I write and I have a blog. I follow many blogs covering a wide range of subject matter. Some of them are referred to as ‘mommy blogs.’ I’ll be turning 60 this August, so while I can still relate to the trials and tribulations of toddlerdom, the wake-up calls for mommy at 3 a.m. and remember well the difficulties in trying to squeeze 20 hours of tasks into the 18 in which I was semi-awake, it’s the more controversial issues confronting mothers today that interest and sometimes disturb me. Inevitably, I find myself heating up as the steam from the always simmering cauldron of the ‘Mommy Wars’ has been stirred yet again and is wafting my way.
To put it bluntly, I don’t believe mommy wars exist.
I find the term offensive and inflammatory. War? Are we weapon-wielding barbarians incapable of understanding another woman’s life choices? Even the term ‘mommy’ is used in a derogatory manner. ‘Mommy’ is what my children called me when they were young. To label the different choices women make regarding the care of their children as ‘mommy wars’ implies a level of immaturity and juvenility and immediately resonates an undertone of women being trite, petty and “childish”; all traits in need of good ‘mommy’ parenting skills. It is insulting in that it implies we are the children and lack the insight to see ourselves as more than ‘mommies’. God forbid we should acknowledge that we are adult women with full lives who happen to have children.

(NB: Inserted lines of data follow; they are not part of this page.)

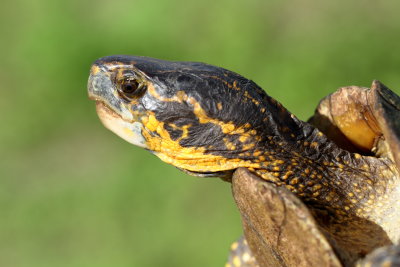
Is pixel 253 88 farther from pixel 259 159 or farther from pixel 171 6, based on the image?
pixel 171 6

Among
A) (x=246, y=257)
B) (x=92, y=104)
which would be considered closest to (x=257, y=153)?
(x=246, y=257)

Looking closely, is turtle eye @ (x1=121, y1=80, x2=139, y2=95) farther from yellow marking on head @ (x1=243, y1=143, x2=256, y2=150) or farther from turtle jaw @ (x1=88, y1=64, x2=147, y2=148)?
yellow marking on head @ (x1=243, y1=143, x2=256, y2=150)

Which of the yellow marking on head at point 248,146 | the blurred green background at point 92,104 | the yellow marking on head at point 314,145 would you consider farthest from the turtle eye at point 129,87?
the blurred green background at point 92,104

I understand first-hand the pros and cons to being a stay-at-home mom and those of being a working mom; I did both. I had a few friends that got to make an actual choice — stay at home or work. For many of us, it wasn’t a choice either way; it was a necessity. Our decisions as mothers were never influenced by which side of a supposed war we were choosing.
Breastfeeding vs. bottle feeding — this is an issue in the so-called mommy wars? Why? Why would one woman care if another woman chose to bottle or breastfeed? There are myriad reasons why a mother makes the decisions she does for herself, her family and her baby and none of them are your business or mine.

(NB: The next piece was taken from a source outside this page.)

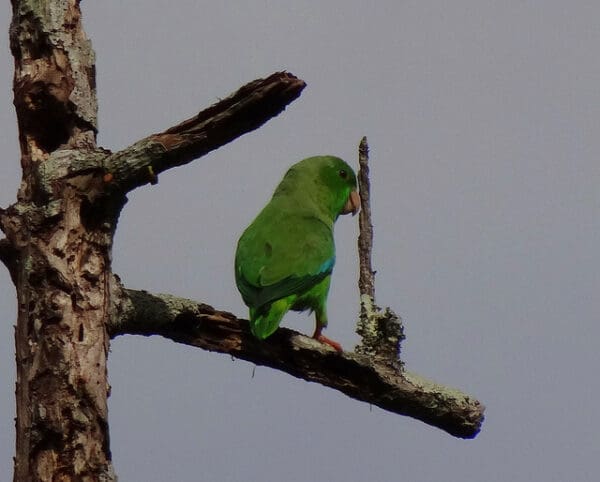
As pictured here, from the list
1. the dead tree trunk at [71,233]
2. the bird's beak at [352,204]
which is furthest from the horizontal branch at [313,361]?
the bird's beak at [352,204]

So who really profits from the mommy wars? Corporations, of course. We as women are often insecure about our parenting skills, especially when that first precious little life-changer pops out. We have no instruction manuals. No summertime babysitting jobs or role-playing we did as children could have ever prepared us for the reality of parenthood and the daunting task of suddenly being responsible for another human being, a helpless one at that.
Corporations know this and prey on our guilt, fear and insecurity and our apparent desperate need to prove, not only to ourselves but specifically to other mothers, we are the ‘best’ mom and have made the ‘best’ choice. Well, guess what? You are and you did, for your specific reasons. End of story — at least it should be.
Does it surprise anyone that the company behind the infamous The Mother ‘Hood’ Video was created by Similac? A video literally depicting mother against mother on a playground (again, we are just children unable to communicate as adults) sneering snidely at one another, working mom’s with their formula and stay-at-home mom’s breastfeeding, about to engage in a brawl? If this does not perpetuate the mommy war myth and the obvious disdain we have for one another (or so the video would have us believe), I don’t know what does.
Generations of women, past and present, work tirelessly, some risking and losing their lives, advocating for women’s rights on real social issues like abortion, equal pay, sexual harassment and exploitation of women and children, to name a few.
When I compare these issues to ‘mommy wars,’ I am deeply saddened. Many women have literally bought into the deception and continue to drink the corporate ‘Kool-Aid’ to the point there is now a “Mommitment Pledge” wherein women actually pledge to treat each other decently. Are we really so incredibly ignorant, naïve and intolerant we have to sign a pledge to prove to ourselves that we are not the tantrum throwers and playground brawlers Similac depicts in their video?
Women are empowered by standing together. We may see our first woman president in 2016! We did not gain our freedom and subsequent empowerment by arguing over breast vs. bottle or stay at home vs. working outside the home; we gained it by respectfully supporting and validating the hard decisions women make in their lives. We continue to do it by embracing our differences and valuing our hard-won freedoms that allow us to make these decisions.
If another mom seems to be judging you, maybe she’s just had a horribly overwhelming day with a new baby and little sleep or endured a twenty minute toddler tantrum. We are empathetic and nurturing by nature. Say a few kind words to her and you might see an incredible wave of comfort and connection wash over her face. You might see her stiff, stress filled shoulders relax as she exhales a sigh of relief — you may even see a few tears fall in that moment she realizes you’re her comrade, not her enemy.
There are no ‘sides’ to choose being a mother, there are only hard days, less hard days and some great days in between. When you are having one — whichever one — share it with another mom, she will listen and honestly, I doubt one weapon will be wielded.
Maya Angelou said,
“Do the best you can until you know better. Then when you know better, do better.”
There are no mommy wars — we know better, let’s do better.